• **Set problem**: Transcribe the passage about fear word for word, starting at "What has happened" and ending at "says it's safe.".

Often when I start to focus on something, that something begins to appear in front of me more often, surprising me with synchronicities. Of course, those things were there to begin with, they just slipped by me unnoticed.
I worried a bit when I decided my focus word for the year was going to be fear that I might be conjuring things I didn't want to conjure. Is my life going to become more frightening this year? I certainly hope not, and I don't think it will.
What has happened is that I'm starting to see and hear more about fear in general. I anticipate this increased awareness will continue to happen, and I'll share it with you when it does.
Today I drove from Valdez to Anchorage as the first step on my journey to Bahrain. Many things about that sentence might inspire fear in some: driving 300 miles across Alaska in the dead of winter with temperatures dipping to -23F, traveling to the Middle East at a time when all we hear about is hate towards Americans and women, and, to top it off, doing these things as a woman alone. None of these inspire fear in me. I'm used to traveling alone. I've lived all my life in Alaska and the highways were great. And, while I can't say I have no nerves about Bahrain, I trust the friend I'm visiting when she says it's safe.
What made me think about fear today was a podcast I listened to while barreling across the frozen tundra. The Women on Adventures podcast covers a wide variety of topics of interest to adventurous women. The November 5, 2018, episode included some nattering between the hosts, Kai Gillespie and Jenny Zink, and then a great conversation about FOMO. I confess, the acronym FOMO is what prompted me to listen to this particular episode; I had no idea what it meant. After Kai and Jenny decrypted it as Fear of Missing Out, I realized I had heard of it before.

• **Extracted data**:
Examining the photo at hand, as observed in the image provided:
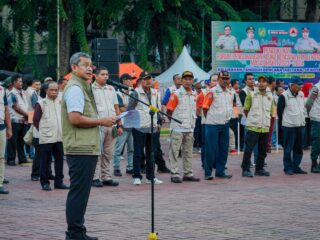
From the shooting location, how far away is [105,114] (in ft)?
51.0

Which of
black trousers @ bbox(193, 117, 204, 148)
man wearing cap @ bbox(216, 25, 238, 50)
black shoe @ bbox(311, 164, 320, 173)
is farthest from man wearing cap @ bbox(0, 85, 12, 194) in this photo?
man wearing cap @ bbox(216, 25, 238, 50)

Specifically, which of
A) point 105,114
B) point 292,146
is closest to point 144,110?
point 105,114

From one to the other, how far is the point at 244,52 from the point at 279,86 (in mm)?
3324

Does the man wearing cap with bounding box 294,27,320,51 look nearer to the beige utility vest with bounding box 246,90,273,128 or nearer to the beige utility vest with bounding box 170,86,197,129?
the beige utility vest with bounding box 246,90,273,128

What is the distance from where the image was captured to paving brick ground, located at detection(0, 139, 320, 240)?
10.6 m

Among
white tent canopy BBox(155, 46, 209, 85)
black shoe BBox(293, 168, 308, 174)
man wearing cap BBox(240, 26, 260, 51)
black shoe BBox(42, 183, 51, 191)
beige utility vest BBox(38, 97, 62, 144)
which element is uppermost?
man wearing cap BBox(240, 26, 260, 51)

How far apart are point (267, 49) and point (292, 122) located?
1022cm

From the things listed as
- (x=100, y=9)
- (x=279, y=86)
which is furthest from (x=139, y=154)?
(x=100, y=9)

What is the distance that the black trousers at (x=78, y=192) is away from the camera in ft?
31.5

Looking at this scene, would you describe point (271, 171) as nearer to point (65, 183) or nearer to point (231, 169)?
point (231, 169)

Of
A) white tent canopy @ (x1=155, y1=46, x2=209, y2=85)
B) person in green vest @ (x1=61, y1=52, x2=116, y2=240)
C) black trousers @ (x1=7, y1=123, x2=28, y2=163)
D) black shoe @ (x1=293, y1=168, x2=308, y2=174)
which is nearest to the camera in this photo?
person in green vest @ (x1=61, y1=52, x2=116, y2=240)

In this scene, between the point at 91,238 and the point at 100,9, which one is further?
the point at 100,9

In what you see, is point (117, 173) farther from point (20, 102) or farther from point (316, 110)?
point (316, 110)

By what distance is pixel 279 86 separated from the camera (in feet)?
80.7
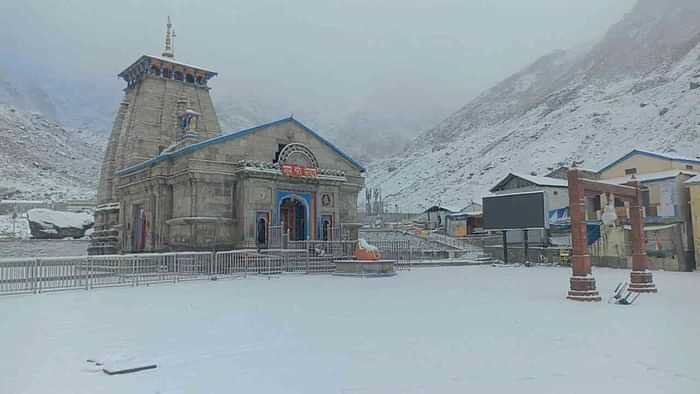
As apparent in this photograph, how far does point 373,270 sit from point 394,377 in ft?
48.2

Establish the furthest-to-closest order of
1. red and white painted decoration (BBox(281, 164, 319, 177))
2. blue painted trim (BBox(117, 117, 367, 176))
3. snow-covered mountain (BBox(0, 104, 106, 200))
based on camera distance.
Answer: snow-covered mountain (BBox(0, 104, 106, 200))
red and white painted decoration (BBox(281, 164, 319, 177))
blue painted trim (BBox(117, 117, 367, 176))

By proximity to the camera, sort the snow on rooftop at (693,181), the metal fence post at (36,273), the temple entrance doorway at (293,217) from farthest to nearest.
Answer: the temple entrance doorway at (293,217) < the snow on rooftop at (693,181) < the metal fence post at (36,273)

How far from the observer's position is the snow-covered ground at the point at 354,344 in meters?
5.26

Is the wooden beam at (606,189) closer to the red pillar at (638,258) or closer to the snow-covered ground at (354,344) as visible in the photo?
the red pillar at (638,258)

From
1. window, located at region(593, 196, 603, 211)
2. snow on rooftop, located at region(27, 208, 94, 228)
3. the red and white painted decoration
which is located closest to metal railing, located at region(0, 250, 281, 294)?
the red and white painted decoration

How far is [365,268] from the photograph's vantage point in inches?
788

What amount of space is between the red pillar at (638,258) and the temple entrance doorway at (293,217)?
52.4 ft

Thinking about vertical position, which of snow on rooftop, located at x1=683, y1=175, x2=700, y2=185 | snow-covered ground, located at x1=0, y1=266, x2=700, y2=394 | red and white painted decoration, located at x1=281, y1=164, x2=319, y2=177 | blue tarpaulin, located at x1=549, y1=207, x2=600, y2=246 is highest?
red and white painted decoration, located at x1=281, y1=164, x2=319, y2=177

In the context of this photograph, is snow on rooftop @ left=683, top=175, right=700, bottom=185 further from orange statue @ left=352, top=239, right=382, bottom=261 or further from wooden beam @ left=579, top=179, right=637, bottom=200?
orange statue @ left=352, top=239, right=382, bottom=261

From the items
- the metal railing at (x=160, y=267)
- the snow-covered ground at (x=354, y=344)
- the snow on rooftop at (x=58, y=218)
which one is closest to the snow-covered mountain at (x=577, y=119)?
the snow on rooftop at (x=58, y=218)

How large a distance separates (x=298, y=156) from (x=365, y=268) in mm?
8466

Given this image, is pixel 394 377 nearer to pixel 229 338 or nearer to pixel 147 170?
pixel 229 338

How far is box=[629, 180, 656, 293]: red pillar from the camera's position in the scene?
46.1 ft

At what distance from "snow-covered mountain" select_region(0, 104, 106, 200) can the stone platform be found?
65623 millimetres
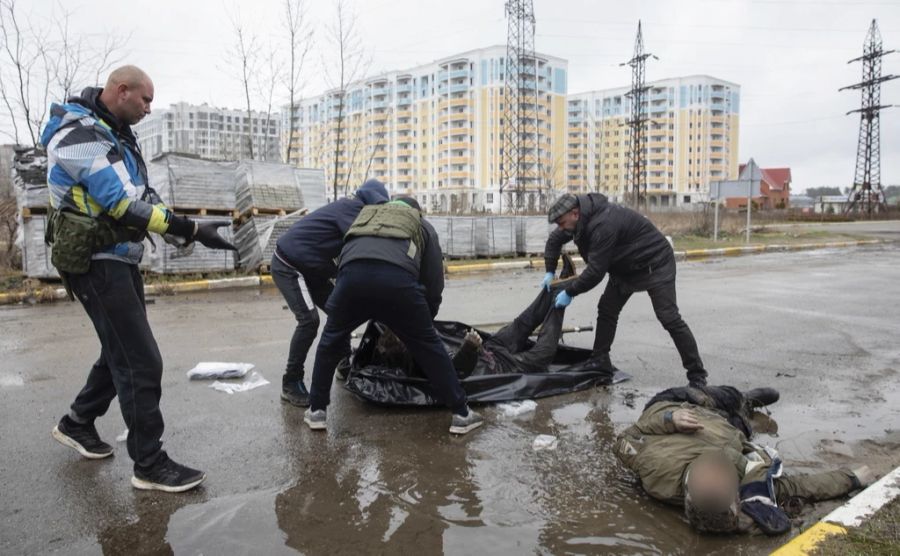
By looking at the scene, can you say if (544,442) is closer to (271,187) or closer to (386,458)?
(386,458)

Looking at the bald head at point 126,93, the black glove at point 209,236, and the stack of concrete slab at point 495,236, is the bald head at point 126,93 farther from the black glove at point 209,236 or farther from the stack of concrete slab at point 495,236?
the stack of concrete slab at point 495,236

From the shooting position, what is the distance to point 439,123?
98.4 meters

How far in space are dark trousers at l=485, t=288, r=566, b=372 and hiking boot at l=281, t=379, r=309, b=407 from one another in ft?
4.65

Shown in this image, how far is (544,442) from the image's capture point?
3.85 metres

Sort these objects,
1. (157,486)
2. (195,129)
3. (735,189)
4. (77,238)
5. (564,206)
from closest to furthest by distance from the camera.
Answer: (77,238)
(157,486)
(564,206)
(735,189)
(195,129)

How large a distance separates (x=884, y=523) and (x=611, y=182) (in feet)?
376

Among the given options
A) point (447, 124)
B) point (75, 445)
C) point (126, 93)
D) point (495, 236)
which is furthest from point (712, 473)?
point (447, 124)

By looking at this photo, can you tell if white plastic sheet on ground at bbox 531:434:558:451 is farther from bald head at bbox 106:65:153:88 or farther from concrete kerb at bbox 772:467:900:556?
bald head at bbox 106:65:153:88

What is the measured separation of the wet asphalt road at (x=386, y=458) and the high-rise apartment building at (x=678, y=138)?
342 feet

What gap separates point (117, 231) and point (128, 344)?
54 cm

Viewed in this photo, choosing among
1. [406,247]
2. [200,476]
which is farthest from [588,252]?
[200,476]

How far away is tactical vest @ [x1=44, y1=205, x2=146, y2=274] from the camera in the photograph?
9.54ft

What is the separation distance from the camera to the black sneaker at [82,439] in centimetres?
357

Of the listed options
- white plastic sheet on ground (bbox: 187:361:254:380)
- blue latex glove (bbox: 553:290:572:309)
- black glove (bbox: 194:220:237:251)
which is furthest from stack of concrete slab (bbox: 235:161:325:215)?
black glove (bbox: 194:220:237:251)
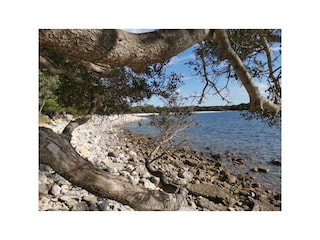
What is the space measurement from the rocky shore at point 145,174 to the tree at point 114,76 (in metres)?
0.12

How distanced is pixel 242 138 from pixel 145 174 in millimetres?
854

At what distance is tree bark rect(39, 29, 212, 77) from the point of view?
127cm

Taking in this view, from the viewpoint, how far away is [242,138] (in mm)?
2180

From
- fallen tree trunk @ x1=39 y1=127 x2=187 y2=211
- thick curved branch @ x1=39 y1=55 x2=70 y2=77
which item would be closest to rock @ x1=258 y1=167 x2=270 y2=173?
fallen tree trunk @ x1=39 y1=127 x2=187 y2=211

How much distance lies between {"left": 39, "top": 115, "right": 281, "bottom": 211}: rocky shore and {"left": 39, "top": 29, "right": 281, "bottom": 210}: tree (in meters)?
0.12

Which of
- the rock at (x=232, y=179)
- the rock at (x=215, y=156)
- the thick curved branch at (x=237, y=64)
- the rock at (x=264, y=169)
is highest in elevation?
the thick curved branch at (x=237, y=64)

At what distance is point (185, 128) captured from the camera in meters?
2.26

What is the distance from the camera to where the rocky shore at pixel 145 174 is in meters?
2.14

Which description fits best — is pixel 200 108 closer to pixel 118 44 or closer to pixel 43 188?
pixel 118 44

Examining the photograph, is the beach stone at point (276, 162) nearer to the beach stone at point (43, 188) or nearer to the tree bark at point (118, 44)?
the tree bark at point (118, 44)

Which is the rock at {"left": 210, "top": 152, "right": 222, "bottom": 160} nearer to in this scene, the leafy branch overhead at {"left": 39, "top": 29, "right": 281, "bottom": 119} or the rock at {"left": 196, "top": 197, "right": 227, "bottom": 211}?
the rock at {"left": 196, "top": 197, "right": 227, "bottom": 211}

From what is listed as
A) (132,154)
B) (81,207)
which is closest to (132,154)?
(132,154)

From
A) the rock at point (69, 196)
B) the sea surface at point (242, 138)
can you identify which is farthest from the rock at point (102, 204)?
the sea surface at point (242, 138)
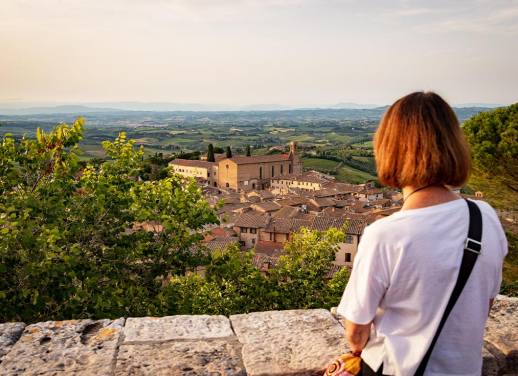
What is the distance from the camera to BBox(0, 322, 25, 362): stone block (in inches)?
116

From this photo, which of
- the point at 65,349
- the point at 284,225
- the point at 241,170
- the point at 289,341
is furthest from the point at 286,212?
the point at 65,349

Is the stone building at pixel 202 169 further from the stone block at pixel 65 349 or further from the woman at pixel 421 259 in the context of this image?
the woman at pixel 421 259

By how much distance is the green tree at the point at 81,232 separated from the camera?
564cm

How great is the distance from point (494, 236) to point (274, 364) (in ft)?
4.78

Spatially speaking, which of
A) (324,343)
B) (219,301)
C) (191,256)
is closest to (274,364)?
(324,343)

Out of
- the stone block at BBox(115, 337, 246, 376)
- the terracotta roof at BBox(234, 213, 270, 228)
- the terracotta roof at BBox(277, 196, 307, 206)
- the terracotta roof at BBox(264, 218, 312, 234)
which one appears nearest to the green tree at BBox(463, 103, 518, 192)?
the stone block at BBox(115, 337, 246, 376)

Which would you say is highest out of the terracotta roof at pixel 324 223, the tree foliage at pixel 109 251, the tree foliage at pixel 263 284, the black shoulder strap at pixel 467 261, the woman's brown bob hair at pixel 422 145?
the woman's brown bob hair at pixel 422 145

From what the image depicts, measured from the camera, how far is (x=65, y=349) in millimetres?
2918

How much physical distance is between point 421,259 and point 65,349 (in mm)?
2213

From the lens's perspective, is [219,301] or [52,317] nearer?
[52,317]

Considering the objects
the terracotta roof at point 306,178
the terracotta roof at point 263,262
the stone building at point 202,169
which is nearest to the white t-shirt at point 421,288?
the terracotta roof at point 263,262

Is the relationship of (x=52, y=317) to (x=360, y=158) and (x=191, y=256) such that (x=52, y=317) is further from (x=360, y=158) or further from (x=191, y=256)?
(x=360, y=158)

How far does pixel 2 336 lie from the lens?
10.2 ft

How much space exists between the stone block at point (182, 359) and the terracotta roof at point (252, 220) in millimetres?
40458
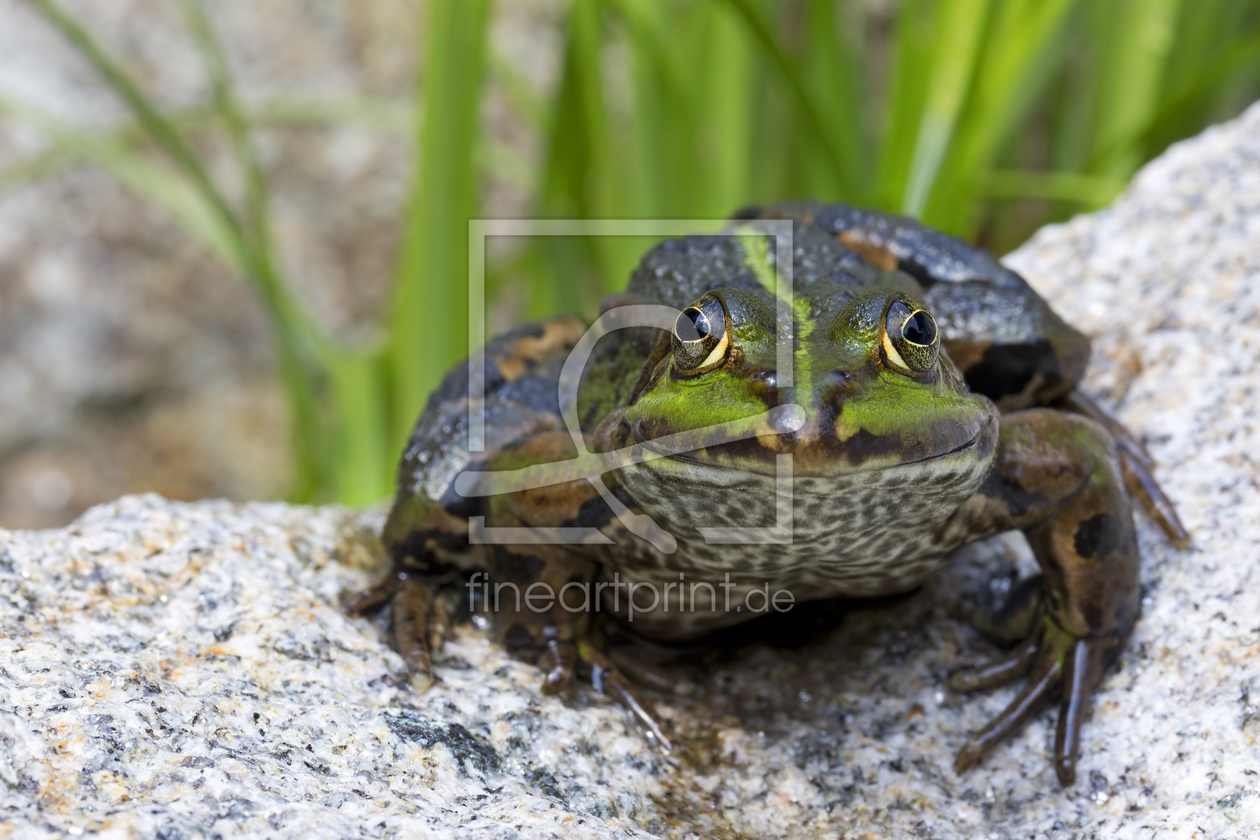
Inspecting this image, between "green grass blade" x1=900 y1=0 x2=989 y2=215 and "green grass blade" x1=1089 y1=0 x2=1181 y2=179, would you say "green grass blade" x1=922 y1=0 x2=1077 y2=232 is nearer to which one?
"green grass blade" x1=900 y1=0 x2=989 y2=215

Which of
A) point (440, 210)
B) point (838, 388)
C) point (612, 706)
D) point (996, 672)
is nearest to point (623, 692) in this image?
point (612, 706)

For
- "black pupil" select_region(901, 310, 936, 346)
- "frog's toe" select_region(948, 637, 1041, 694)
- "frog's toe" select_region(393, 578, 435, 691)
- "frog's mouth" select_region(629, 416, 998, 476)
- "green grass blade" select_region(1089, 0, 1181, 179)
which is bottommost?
"frog's toe" select_region(948, 637, 1041, 694)

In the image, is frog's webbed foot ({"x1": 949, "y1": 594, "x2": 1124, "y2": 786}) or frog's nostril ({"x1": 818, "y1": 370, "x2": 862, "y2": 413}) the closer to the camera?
frog's nostril ({"x1": 818, "y1": 370, "x2": 862, "y2": 413})

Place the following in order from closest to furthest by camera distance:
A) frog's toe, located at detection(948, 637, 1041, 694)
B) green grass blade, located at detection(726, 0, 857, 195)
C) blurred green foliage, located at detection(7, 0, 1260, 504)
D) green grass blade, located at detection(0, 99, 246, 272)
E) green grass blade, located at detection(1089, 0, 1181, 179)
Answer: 1. frog's toe, located at detection(948, 637, 1041, 694)
2. green grass blade, located at detection(726, 0, 857, 195)
3. blurred green foliage, located at detection(7, 0, 1260, 504)
4. green grass blade, located at detection(0, 99, 246, 272)
5. green grass blade, located at detection(1089, 0, 1181, 179)

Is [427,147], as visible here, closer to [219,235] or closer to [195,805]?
[219,235]

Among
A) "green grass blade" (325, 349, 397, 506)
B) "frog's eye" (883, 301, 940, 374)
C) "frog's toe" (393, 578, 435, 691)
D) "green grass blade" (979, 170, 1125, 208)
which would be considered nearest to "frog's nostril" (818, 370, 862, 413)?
"frog's eye" (883, 301, 940, 374)

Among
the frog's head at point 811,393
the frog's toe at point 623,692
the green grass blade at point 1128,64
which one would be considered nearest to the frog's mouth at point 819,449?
the frog's head at point 811,393

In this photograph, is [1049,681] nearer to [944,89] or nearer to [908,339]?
[908,339]
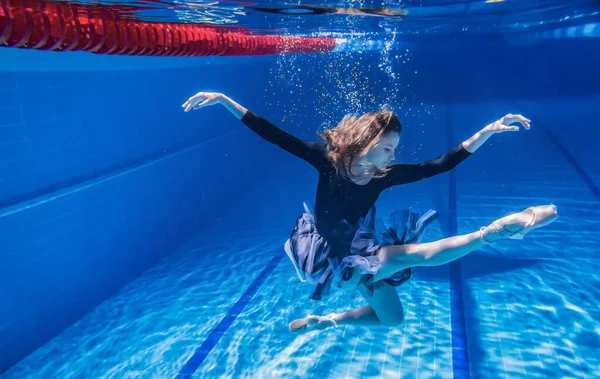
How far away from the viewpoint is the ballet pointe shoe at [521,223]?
231 cm

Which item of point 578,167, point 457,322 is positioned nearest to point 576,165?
point 578,167

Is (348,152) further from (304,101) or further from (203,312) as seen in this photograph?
(304,101)

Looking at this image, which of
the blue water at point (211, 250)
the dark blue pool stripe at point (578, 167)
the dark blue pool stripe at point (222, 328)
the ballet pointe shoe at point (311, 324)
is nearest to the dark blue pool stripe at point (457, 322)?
the blue water at point (211, 250)

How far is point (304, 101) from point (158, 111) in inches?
287

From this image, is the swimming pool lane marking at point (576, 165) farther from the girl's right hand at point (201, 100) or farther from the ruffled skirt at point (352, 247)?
the girl's right hand at point (201, 100)

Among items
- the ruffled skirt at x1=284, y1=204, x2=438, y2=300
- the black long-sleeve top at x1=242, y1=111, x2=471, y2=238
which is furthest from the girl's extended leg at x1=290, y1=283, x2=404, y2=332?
the black long-sleeve top at x1=242, y1=111, x2=471, y2=238

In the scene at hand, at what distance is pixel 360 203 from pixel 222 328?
197cm

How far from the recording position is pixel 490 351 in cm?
348

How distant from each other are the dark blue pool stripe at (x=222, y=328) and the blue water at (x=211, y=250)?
2cm

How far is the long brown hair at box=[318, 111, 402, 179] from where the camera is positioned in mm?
2723

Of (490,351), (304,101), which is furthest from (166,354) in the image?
(304,101)

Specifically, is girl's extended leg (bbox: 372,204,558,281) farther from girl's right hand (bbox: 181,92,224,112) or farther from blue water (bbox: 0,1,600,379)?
girl's right hand (bbox: 181,92,224,112)

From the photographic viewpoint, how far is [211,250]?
571cm

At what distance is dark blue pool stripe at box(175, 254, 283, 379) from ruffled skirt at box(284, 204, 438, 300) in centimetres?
127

• **The output**:
What has happened is that I'm starting to see and hear more about fear in general. I anticipate this increased awareness will continue to happen, and I'll share it with you when it does.
Today I drove from Valdez to Anchorage as the first step on my journey to Bahrain. Many things about that sentence might inspire fear in some: driving 300 miles across Alaska in the dead of winter with temperatures dipping to -23F, traveling to the Middle East at a time when all we hear about is hate towards Americans and women, and, to top it off, doing these things as a woman alone. None of these inspire fear in me. I'm used to traveling alone. I've lived all my life in Alaska and the highways were great. And, while I can't say I have no nerves about Bahrain, I trust the friend I'm visiting when she says it's safe.